_Your task_. Every line below must be reproduced exactly. Copy them all.

_Material to process_.
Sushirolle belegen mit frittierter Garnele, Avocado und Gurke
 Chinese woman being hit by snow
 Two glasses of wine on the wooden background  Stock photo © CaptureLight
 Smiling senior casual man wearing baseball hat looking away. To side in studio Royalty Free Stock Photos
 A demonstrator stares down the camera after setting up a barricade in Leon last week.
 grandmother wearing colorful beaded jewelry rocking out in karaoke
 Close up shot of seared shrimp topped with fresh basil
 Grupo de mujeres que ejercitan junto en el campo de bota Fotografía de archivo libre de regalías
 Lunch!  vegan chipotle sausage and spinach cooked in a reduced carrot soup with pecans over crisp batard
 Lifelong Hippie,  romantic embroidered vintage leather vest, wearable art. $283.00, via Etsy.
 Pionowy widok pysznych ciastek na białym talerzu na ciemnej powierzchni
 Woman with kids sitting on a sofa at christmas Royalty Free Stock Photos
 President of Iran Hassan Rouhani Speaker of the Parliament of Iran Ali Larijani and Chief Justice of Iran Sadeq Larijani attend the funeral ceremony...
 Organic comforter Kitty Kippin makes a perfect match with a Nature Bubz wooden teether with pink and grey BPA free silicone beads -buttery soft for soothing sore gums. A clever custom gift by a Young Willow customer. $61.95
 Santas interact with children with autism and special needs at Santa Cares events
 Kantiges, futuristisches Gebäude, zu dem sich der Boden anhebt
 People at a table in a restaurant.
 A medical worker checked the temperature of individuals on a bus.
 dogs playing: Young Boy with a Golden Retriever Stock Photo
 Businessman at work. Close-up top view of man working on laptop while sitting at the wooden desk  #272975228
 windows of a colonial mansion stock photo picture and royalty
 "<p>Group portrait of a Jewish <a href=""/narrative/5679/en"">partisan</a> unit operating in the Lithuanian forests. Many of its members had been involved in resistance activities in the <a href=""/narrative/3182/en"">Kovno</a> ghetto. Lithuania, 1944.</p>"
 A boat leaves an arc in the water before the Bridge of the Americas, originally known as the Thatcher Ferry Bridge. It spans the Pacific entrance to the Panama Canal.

_Result of the exercise_.
Sushirolle belegen mit frittierter Garnele, Avocado und Gurke
 Chinese woman being hit by snow
 Two glasses of wine on the wooden background  Stock photo © CaptureLight
 Smiling senior casual man wearing baseball hat looking away. To side in studio Royalty Free Stock Photos
 A demonstrator stares down the camera after setting up a barricade in Leon last week.
 grandmother wearing colorful beaded jewelry rocking out in karaoke
 Close up shot of seared shrimp topped with fresh basil
 Grupo de mujeres que ejercitan junto en el campo de bota Fotografía de archivo libre de regalías
 Lunch!  vegan chipotle sausage and spinach cooked in a reduced carrot soup with pecans over crisp batard
 Lifelong Hippie,  romantic embroidered vintage leather vest, wearable art. $283.00, via Etsy.
 Pionowy widok pysznych ciastek na białym talerzu na ciemnej powierzchni
 Woman with kids sitting on a sofa at christmas Royalty Free Stock Photos
 President of Iran Hassan Rouhani Speaker of the Parliament of Iran Ali Larijani and Chief Justice of Iran Sadeq Larijani attend the funeral ceremony...
 Organic comforter Kitty Kippin makes a perfect match with a Nature Bubz wooden teether with pink and grey BPA free silicone beads -buttery soft for soothing sore gums. A clever custom gift by a Young Willow customer. $61.95
 Santas interact with children with autism and special needs at Santa Cares events
 Kantiges, futuristisches Gebäude, zu dem sich der Boden anhebt
 People at a table in a restaurant.
 A medical worker checked the temperature of individuals on a bus.
 dogs playing: Young Boy with a Golden Retriever Stock Photo
 Businessman at work. Close-up top view of man working on laptop while sitting at the wooden desk  #272975228
 windows of a colonial mansion stock photo picture and royalty
 "<p>Group portrait of a Jewish <a href=""/narrative/5679/en"">partisan</a> unit operating in the Lithuanian forests. Many of its members had been involved in resistance activities in the <a href=""/narrative/3182/en"">Kovno</a> ghetto. Lithuania, 1944.</p>"
 A boat leaves an arc in the water before the Bridge of the Americas, originally known as the Thatcher Ferry Bridge. It spans the Pacific entrance to the Panama Canal.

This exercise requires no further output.